Is My Boyfriend Lying Or Is This Just Dating Spam?

A man uses his cellphone at the table. Can his partner trust him?
Granger Wootz / Getty Images

I received a concerned email from a reader. In it, she asks:

"Can a person get messages from one of these mobile dating things if someone doesn't sign up/or leave that particular cell number? I had one from speak-live.com which transfers into a sex website (porn pics, etc.) and I never have been on one of these in my life! My boyfriend, on the other hand, has in the past. I am afraid my boyfriend is lying to me."

My first reaction was to ask the reader for more information to clarify her situation. From what I can understand, the two of them share a cell phone, and she's getting text messages from an adult dating site, asking her to join, sign up, or visit. I'm answering the question with this assumption in mind, although, I'll cover the other possibility at the end of this post.

Therefore, to answer: what you've received is most likely spam. A quick search for speak-live.com found that they've used several Florida-based Google Voice phone numbers to spam random cell numbers with the message, "Hi I put a pic on my page on speak-live.com just sign in and check it out ;-)".

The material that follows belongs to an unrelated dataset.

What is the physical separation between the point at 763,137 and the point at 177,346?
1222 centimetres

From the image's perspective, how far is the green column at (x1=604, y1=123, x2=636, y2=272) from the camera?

Could this dating spam have come from your boyfriend's former adult dating site use? It's possible, yet more likely that your cell number got thrown into some database somewhere (similar to emailed internet dating scams). All a spammer has to do is buy those emails or cell phone numbers, and then blanket message them all the same thing. Sadly, this isn't terribly difficult to do. 

I strongly suggest focusing on a solution to this issue, instead of thinking about what your boyfriend did in the past. In this case, that might include getting the speak-live.com number blocked, having a quick discussion with your partner to let him know what's happened (and showing him this blog post), and finding the positives in the situation - such as you finding the text before the kids did. 

All in all, this is pretty innocuous. I get spam of all kinds on my phone, even when I'm not signing up for random dating sites to review them. I just block them, try to use fake numbers if I have to when signing up for things that "require" a number, and leave it at that. If it becomes an ongoing issue, I'd likely call my local authorities to see what I could do on a more formal level. 

The other possibility in your situation might be that your boyfriend left his own phone somewhere, and you grabbed it, saw the dating spam, and were confused as to where it came from. This is a much more serious situation - but not why you might think.

Your email (which was much more lengthy than I could share here) detailed a history of trust and commitment issues between you and your partner. So now, you're (possibly) checking his phone "innocently", and have all these doubts and fears coming up that you don't know what to do with. 

Someone with a different history - say, a girlfriend of yours - would get different treatment from you, yes? 

If they had dating spam on their phone, would you assume they were using sex sites to meet someone?

Would you even check their phone without their permission?

This isn't meant to embarrass you, or put any sort of blame on your shoulders. Rather, I want you to take responsibility for your own actions. Something horrible happened, and now you don't trust your partner. 

When do you trust him again? What has to happen? What if, it was only within yourself that it could possibly change?

These are all big, huge questions, and ones that we'd be better off exploring in a love coaching-type arrangement. In the meantime, I suggest learning to love yourself, and then, figuring out if he's The One. Once you've worked through both of these processes, you'll have a better idea a to what you have to let go of within yourself, so that you can honestly trust your partner (and in turn, yourself), to never have to question his fidelity or honesty again.